# Work to be completed:
In the listing below, write out exactly each line from the first through the one containing "United States, site sanjuan_2014_Unit102_Ivan054.".

# Extracted records:
::::
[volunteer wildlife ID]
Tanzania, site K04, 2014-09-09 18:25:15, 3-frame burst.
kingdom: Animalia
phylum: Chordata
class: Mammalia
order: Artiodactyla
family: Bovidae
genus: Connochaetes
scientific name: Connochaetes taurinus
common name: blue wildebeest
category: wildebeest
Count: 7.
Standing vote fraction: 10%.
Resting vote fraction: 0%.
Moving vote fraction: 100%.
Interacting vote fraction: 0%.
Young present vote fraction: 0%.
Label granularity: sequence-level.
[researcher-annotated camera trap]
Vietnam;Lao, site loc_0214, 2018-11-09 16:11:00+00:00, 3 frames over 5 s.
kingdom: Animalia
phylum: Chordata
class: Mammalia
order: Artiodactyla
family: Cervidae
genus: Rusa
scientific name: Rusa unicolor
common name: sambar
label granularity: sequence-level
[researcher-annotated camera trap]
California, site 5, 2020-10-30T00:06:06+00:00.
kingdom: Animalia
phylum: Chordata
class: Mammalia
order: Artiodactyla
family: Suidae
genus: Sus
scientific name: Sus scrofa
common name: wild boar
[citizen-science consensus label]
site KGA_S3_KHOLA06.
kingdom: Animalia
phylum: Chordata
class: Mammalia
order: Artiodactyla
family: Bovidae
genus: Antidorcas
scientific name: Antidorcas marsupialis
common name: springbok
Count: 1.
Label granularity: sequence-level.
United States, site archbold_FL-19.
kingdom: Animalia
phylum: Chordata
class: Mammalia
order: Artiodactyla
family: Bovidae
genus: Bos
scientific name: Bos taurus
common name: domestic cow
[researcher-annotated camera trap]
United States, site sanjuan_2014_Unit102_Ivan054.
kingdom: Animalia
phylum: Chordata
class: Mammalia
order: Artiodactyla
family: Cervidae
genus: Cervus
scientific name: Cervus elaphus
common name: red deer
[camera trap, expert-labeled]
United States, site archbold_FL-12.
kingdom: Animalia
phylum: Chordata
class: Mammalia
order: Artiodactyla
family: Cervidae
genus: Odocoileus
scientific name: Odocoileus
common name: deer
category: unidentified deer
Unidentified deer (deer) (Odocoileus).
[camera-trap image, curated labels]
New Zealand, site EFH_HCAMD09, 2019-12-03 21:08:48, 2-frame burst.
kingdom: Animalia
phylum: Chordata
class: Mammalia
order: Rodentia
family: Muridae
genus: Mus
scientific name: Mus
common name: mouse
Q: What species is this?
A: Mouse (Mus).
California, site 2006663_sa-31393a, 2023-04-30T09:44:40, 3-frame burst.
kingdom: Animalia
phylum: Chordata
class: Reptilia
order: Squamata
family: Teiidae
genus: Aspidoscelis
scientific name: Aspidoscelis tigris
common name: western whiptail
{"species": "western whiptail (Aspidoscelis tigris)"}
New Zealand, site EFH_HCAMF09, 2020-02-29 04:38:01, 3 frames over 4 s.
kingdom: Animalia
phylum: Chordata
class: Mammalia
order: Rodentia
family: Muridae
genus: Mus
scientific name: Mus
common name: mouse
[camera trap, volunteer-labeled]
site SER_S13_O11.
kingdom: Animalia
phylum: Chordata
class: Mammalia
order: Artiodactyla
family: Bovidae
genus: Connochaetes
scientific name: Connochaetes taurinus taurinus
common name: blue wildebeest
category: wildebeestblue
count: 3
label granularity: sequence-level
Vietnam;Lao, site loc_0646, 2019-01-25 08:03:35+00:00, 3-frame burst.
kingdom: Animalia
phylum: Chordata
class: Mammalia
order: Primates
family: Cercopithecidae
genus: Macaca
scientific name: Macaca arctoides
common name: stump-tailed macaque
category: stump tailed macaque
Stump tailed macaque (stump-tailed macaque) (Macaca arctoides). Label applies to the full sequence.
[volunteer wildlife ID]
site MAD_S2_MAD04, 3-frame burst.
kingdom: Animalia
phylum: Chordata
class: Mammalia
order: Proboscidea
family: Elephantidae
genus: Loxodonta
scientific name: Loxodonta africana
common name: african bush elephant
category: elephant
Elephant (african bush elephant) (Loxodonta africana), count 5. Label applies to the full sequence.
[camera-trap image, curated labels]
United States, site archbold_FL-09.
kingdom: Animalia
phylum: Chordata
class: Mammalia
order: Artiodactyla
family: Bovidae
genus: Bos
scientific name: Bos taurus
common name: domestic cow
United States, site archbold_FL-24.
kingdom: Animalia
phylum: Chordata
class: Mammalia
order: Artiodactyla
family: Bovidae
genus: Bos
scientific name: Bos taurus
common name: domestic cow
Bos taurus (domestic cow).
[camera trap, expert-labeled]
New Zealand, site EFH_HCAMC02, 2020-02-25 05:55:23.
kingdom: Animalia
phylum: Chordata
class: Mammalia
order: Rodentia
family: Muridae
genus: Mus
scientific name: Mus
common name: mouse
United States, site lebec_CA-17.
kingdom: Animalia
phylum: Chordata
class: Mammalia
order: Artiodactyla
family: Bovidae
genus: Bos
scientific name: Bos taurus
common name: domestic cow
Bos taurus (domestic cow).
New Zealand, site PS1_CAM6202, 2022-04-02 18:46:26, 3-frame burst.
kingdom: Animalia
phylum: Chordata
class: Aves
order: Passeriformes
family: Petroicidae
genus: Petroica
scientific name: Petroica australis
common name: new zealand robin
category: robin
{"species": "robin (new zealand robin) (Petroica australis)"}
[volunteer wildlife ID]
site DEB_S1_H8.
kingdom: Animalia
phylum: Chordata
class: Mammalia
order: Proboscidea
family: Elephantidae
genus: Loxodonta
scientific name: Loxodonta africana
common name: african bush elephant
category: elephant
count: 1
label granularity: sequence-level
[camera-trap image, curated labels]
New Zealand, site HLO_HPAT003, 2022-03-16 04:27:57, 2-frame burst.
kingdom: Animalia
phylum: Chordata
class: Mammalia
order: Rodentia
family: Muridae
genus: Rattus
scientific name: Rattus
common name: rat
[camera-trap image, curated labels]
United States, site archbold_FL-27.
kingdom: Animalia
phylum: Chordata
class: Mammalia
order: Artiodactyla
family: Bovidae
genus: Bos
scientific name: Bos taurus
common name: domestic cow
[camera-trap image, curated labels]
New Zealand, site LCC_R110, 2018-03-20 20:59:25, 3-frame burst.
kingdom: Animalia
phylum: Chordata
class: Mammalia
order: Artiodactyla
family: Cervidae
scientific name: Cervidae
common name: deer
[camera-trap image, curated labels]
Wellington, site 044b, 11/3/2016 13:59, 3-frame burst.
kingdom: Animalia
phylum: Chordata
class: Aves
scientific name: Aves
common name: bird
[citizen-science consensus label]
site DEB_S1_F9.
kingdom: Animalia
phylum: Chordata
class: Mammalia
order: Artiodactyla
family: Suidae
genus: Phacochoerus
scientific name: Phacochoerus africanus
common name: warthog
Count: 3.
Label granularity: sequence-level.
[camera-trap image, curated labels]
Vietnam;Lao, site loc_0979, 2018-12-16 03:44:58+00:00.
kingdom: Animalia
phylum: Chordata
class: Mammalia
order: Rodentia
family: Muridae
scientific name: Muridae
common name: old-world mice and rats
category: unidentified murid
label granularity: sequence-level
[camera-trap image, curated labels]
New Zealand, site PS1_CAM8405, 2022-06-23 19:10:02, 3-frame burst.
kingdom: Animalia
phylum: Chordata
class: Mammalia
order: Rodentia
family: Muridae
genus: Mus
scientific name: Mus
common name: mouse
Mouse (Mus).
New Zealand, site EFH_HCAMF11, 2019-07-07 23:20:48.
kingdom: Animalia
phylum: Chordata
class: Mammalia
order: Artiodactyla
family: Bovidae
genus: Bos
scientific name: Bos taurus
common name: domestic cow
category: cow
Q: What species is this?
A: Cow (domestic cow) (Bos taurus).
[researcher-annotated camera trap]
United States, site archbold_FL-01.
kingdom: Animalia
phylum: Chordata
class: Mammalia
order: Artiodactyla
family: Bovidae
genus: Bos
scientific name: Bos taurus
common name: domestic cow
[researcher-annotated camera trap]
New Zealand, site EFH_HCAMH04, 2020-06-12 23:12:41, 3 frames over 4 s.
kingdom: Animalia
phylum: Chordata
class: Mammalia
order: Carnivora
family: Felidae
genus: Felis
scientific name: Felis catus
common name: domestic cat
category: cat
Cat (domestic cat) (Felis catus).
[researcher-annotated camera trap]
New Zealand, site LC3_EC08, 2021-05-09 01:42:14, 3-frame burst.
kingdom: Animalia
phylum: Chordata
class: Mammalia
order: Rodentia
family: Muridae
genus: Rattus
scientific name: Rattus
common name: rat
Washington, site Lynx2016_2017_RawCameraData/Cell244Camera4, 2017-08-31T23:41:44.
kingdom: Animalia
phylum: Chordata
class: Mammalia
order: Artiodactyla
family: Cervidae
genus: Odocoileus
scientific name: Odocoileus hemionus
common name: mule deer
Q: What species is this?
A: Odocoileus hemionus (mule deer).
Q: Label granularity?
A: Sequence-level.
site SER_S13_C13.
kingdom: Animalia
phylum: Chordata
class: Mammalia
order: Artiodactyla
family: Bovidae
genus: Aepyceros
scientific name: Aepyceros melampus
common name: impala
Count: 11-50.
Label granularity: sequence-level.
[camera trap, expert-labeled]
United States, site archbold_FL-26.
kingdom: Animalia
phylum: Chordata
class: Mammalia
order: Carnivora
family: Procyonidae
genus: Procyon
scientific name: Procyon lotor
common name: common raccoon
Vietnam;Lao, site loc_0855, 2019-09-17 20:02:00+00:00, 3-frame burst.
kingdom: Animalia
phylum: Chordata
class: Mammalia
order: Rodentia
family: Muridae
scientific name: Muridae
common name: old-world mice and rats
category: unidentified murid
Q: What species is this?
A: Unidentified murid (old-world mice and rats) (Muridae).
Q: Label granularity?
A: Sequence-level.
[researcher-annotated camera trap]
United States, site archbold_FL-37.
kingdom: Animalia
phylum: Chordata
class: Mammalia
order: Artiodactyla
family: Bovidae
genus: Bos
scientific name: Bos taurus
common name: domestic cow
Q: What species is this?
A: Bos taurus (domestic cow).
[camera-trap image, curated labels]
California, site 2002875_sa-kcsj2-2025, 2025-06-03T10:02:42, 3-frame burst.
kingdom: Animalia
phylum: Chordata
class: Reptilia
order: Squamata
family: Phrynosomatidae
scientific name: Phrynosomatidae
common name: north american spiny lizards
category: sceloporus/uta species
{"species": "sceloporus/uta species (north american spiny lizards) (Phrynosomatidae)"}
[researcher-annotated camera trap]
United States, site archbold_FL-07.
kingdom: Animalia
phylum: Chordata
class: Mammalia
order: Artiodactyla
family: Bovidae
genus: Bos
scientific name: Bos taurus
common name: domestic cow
::::
# Result for this exercise:
[volunteer wildlife ID]
Tanzania, site K04, 2014-09-09 18:25:15, 3-frame burst.
kingdom: Animalia
phylum: Chordata
class: Mammalia
order: Artiodactyla
family: Bovidae
genus: Connochaetes
scientific name: Connochaetes taurinus
common name: blue wildebeest
category: wildebeest
Count: 7.
Standing vote fraction: 10%.
Resting vote fraction: 0%.
Moving vote fraction: 100%.
Interacting vote fraction: 0%.
Young present vote fraction: 0%.
Label granularity: sequence-level.
[researcher-annotated camera trap]
Vietnam;Lao, site loc_0214, 2018-11-09 16:11:00+00:00, 3 frames over 5 s.
kingdom: Animalia
phylum: Chordata
class: Mammalia
order: Artiodactyla
family: Cervidae
genus: Rusa
scientific name: Rusa unicolor
common name: sambar
label granularity: sequence-level
[researcher-annotated camera trap]
California, site 5, 2020-10-30T00:06:06+00:00.
kingdom: Animalia
phylum: Chordata
class: Mammalia
order: Artiodactyla
family: Suidae
genus: Sus
scientific name: Sus scrofa
common name: wild boar
[citizen-science consensus label]
site KGA_S3_KHOLA06.
kingdom: Animalia
phylum: Chordata
class: Mammalia
order: Artiodactyla
family: Bovidae
genus: Antidorcas
scientific name: Antidorcas marsupialis
common name: springbok
Count: 1.
Label granularity: sequence-level.
United States, site archbold_FL-19.
kingdom: Animalia
phylum: Chordata
class: Mammalia
order: Artiodactyla
family: Bovidae
genus: Bos
scientific name: Bos taurus
common name: domestic cow
[researcher-annotated camera trap]
United States, site sanjuan_2014_Unit102_Ivan054.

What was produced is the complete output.